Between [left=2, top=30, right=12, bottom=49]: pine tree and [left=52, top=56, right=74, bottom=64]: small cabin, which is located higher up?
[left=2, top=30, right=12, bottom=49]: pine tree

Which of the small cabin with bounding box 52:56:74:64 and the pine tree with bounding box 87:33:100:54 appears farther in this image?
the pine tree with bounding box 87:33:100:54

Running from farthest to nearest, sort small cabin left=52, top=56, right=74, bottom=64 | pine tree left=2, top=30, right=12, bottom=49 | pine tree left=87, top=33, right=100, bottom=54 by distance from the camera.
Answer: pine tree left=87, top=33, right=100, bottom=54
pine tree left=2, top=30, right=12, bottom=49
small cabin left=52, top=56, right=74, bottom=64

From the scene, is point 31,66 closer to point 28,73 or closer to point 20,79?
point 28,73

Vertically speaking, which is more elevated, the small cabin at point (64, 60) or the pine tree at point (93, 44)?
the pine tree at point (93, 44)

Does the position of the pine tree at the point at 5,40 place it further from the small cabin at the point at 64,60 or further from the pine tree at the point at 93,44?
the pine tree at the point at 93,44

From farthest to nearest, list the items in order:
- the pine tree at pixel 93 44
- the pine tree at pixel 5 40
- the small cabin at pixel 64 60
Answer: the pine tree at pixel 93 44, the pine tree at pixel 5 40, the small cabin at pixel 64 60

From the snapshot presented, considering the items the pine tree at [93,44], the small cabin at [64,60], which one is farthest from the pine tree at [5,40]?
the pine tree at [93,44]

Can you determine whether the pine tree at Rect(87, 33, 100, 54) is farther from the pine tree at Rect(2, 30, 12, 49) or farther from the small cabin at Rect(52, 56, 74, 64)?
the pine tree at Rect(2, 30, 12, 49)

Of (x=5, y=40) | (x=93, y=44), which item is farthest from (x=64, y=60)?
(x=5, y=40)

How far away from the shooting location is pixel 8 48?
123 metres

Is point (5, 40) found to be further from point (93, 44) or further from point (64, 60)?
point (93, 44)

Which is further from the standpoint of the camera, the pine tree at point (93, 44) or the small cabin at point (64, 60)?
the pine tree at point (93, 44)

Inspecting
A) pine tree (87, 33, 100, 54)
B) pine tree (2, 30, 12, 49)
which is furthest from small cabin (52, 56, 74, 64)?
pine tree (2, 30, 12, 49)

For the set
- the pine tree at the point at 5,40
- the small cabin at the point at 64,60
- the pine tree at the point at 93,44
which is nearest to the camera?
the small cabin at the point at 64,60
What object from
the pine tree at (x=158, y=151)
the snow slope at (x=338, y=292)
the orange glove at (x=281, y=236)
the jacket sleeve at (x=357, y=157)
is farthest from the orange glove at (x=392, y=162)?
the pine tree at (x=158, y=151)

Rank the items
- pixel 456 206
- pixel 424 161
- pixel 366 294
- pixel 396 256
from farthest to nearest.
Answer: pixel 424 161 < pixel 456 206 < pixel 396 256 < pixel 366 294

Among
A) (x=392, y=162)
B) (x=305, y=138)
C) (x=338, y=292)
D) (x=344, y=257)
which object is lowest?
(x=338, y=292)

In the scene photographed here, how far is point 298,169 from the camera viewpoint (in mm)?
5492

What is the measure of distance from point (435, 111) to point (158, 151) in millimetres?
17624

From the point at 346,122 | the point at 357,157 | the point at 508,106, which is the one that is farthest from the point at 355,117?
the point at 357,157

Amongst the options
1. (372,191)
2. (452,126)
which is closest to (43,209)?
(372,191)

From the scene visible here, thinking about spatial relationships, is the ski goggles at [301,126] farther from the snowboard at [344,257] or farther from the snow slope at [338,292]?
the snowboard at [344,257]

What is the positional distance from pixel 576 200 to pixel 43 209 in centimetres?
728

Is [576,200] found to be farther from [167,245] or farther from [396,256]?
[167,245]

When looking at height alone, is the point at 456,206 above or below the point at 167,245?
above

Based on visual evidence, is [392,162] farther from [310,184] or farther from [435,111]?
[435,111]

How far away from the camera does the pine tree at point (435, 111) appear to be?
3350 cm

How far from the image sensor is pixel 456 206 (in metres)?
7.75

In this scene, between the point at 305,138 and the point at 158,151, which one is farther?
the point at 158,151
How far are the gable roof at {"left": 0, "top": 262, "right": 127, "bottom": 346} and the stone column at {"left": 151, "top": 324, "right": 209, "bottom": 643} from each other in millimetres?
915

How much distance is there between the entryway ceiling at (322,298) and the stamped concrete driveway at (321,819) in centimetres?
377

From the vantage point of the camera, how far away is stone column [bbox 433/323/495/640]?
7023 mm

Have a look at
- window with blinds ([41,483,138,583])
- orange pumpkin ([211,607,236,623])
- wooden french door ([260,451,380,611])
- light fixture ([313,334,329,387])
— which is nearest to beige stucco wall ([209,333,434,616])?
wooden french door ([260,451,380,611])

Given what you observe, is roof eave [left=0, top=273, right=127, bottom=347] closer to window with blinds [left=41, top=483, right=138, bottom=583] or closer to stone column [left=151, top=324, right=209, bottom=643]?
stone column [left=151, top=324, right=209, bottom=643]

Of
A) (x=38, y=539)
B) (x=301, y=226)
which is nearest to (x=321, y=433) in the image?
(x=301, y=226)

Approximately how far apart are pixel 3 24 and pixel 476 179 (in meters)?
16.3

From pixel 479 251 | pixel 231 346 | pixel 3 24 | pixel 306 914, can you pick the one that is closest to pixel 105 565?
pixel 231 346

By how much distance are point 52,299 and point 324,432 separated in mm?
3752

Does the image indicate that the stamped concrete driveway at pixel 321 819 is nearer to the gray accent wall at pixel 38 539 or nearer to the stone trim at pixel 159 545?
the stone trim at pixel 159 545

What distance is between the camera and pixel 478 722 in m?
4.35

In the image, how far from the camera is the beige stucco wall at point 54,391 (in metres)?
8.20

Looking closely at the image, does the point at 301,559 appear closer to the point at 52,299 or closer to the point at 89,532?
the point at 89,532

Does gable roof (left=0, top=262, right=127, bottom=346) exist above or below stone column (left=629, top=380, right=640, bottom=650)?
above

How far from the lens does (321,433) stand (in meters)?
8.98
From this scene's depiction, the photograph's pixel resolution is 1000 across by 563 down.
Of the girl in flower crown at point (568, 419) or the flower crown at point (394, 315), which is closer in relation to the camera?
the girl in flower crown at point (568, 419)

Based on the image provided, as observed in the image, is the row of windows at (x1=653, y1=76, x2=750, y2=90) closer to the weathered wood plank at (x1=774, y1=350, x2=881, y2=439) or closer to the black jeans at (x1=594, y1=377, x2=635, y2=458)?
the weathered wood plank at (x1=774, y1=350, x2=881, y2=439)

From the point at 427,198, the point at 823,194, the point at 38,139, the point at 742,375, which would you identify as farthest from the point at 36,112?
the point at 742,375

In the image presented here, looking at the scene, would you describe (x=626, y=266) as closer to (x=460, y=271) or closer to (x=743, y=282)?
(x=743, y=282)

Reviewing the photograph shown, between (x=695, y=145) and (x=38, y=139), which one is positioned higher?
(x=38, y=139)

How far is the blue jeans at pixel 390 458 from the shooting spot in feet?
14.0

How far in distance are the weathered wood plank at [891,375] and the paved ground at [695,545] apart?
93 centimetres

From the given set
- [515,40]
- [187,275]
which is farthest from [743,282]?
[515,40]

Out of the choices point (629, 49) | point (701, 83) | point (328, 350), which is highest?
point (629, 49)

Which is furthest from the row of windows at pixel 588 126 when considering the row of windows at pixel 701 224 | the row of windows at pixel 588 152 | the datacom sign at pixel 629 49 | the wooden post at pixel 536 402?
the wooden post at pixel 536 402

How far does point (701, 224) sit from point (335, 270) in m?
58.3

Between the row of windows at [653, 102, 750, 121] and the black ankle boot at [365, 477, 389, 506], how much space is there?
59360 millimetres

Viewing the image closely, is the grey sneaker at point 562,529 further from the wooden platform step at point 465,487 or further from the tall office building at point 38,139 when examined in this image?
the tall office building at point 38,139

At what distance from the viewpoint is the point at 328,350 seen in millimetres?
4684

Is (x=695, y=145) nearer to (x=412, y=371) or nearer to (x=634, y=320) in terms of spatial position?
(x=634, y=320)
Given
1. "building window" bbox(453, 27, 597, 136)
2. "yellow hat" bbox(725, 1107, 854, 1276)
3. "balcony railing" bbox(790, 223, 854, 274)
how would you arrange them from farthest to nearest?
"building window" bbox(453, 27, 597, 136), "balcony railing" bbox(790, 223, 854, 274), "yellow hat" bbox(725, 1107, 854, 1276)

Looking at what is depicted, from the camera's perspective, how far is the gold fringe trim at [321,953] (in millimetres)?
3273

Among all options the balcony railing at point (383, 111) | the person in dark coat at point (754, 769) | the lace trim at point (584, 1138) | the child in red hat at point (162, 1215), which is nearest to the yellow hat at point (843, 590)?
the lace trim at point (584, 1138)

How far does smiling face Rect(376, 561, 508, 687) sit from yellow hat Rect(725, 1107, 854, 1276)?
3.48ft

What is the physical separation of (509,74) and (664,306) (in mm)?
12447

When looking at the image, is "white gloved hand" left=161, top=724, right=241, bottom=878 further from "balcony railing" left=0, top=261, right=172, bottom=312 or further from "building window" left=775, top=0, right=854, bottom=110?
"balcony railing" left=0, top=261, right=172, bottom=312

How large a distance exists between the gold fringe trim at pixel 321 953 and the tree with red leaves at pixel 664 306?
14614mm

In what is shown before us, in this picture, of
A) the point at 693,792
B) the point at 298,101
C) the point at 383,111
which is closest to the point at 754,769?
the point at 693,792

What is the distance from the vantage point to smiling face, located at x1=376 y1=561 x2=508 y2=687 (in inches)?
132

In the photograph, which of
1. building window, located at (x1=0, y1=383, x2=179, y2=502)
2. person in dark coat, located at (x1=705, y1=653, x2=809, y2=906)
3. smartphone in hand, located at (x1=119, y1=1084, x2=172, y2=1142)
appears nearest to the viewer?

_ _ _ _ _

Reproduce the records word for word, starting at the line that contains "When looking at the" and ending at the final line of the records, with both of those lines included.

## Response
When looking at the image, is "white gloved hand" left=161, top=724, right=241, bottom=878 further from "balcony railing" left=0, top=261, right=172, bottom=312 or further from "building window" left=775, top=0, right=854, bottom=110?
"balcony railing" left=0, top=261, right=172, bottom=312

How large a distance exists between the gold fringe trim at pixel 321 953 and the tree with red leaves at pixel 664 306?
14614mm

In what is shown before us, in this picture, of
A) the point at 693,792
B) the point at 298,101
C) the point at 383,111
which is closest to the point at 754,769?
the point at 693,792

What is the distance from the vantage point to smiling face, located at x1=376 y1=561 x2=508 y2=687 (in inches)?
132

In the photograph, which of
1. building window, located at (x1=0, y1=383, x2=179, y2=502)
2. person in dark coat, located at (x1=705, y1=653, x2=809, y2=906)
3. smartphone in hand, located at (x1=119, y1=1084, x2=172, y2=1142)
appears nearest to the viewer?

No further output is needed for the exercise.